**Sezione del documento:**
********
Tokyo Mirage Sessions #FE – Recensione

Recensione di Gianluca “DottorKillex” Arena

Tra i titoli più attesi di un 2016 travagliato per Wii U c’è sicuramente Tokyo Mirage Sessions FE, anche solo per i nomi coinvolti e per le saghe da cui si prende spunto: Atlus non ha più nulla da dimostrare in ambito JRPG, essendosi attestata, da anni, come uno degli sviluppatori più talentuosi e prolifici, e Nintendo è solita curare le produzioni che pubblica in maniera maniacale, garantendo sempre determinati standard di qualità in fatto di presentazione e localizzazione.
Se poi ci aggiungiamo la presenza di personaggi provenienti dall’universo di Fire Emblem…beh allora ecco che l’hype, nonostante le scarse informazioni rilasciate fin qui, sale a dismisura.
Vediamo allora se le speranze dei fan sono ben riposte.
********
**Parti dell'esercizio:**
[a] Secondo la recensione di Tokyo Mirage Sessions #FE, da quale universo provengono alcuni dei personaggi presenti nel gioco?
[b] Prosegua la recensione di Tokyo Mirage Sessions #FE, riprendendo subito dopo l'ultima frase riportata.

**Estratto dei dati:**
********
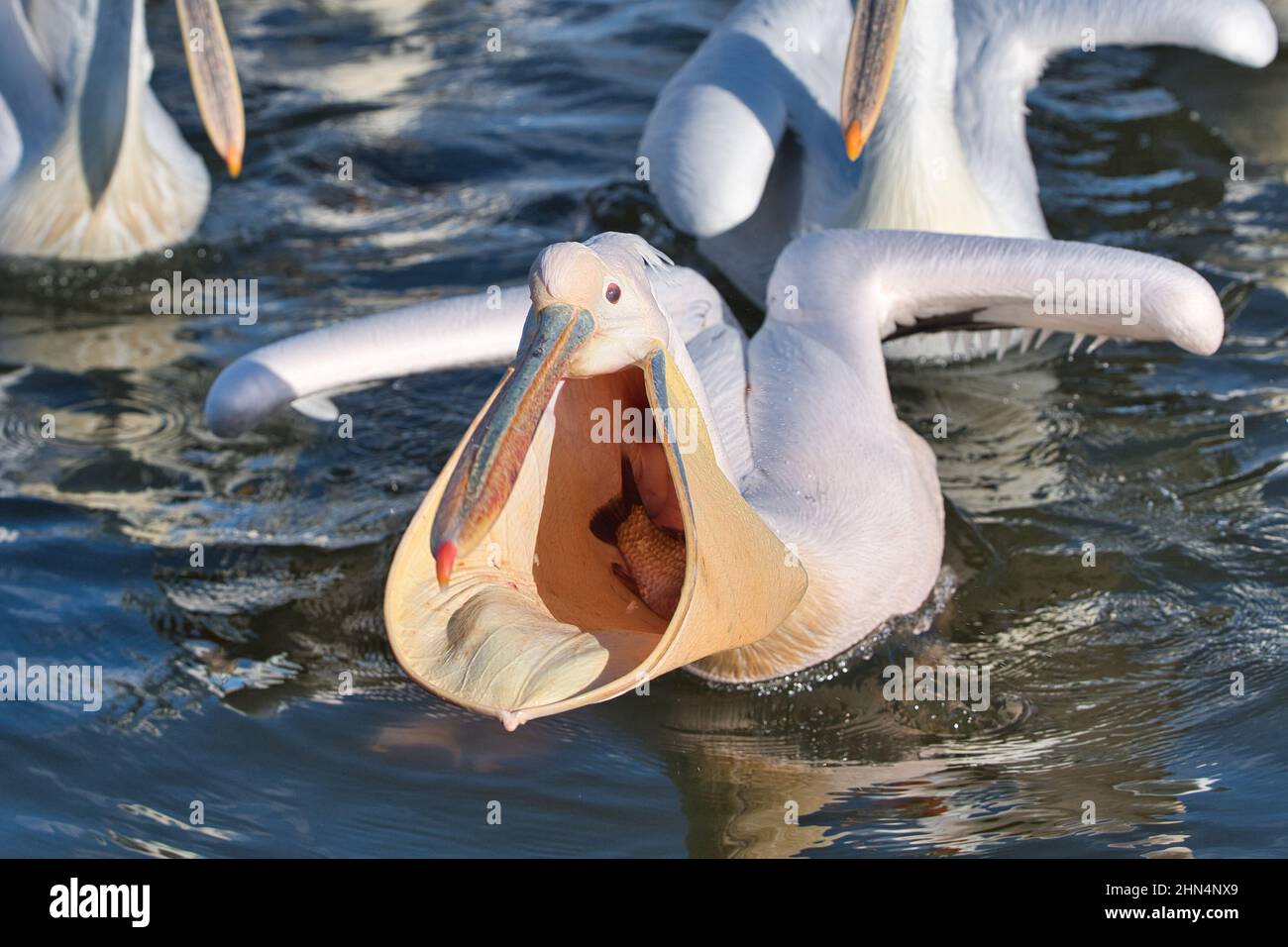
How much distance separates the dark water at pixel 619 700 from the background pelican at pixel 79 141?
********
**Risultati in ordine:**
[a] Dall'universo di Fire Emblem.

[b]
X-Factor made in Japan

Per riuscire ad entrare in empatia con i personaggi e godersi l’intreccio dietro Tokyo Mirage Sessions FE, è opportuno sospendere l’incredulità e dimenticare tutto quel che credete di sapere sulla coproduzione Atlus/ Nintendo, visto che ambientazione, temi trattati e storytelling sono tutti decisamente peculiari, quanto mai distanti dall’idea di crossover tra le serie Shin Megami Tensei e Fire Emblem che ci eravamo fatti noi per primi.
La storia ha comunque a che fare con i demoni e l’occulto, come da tradizione Atlus, anche se questi rivestono un ruolo decisamente diverso da quello che ci si potrebbe attendere: con il nome di Mirage, questi spettri si impadroniscono delle persone di talento (cantanti, ballerini, attori e via dicendo) per ghermire il loro Performa, ovvero l’energia vitale che li muove e ne determina la bravura in ambito artistico.
Il nefasto potere dei Mirage si esercita in due modi differenti: a volte possiedono i corpi delle loro vittime facendo sì che si comportino in maniera aggressiva ed irresponsabile, delle altre, invece, ne causano la sparizione dal mondo materiale, per trasportarli in una dimensione altra nella quale il loro potere si fa più consistente.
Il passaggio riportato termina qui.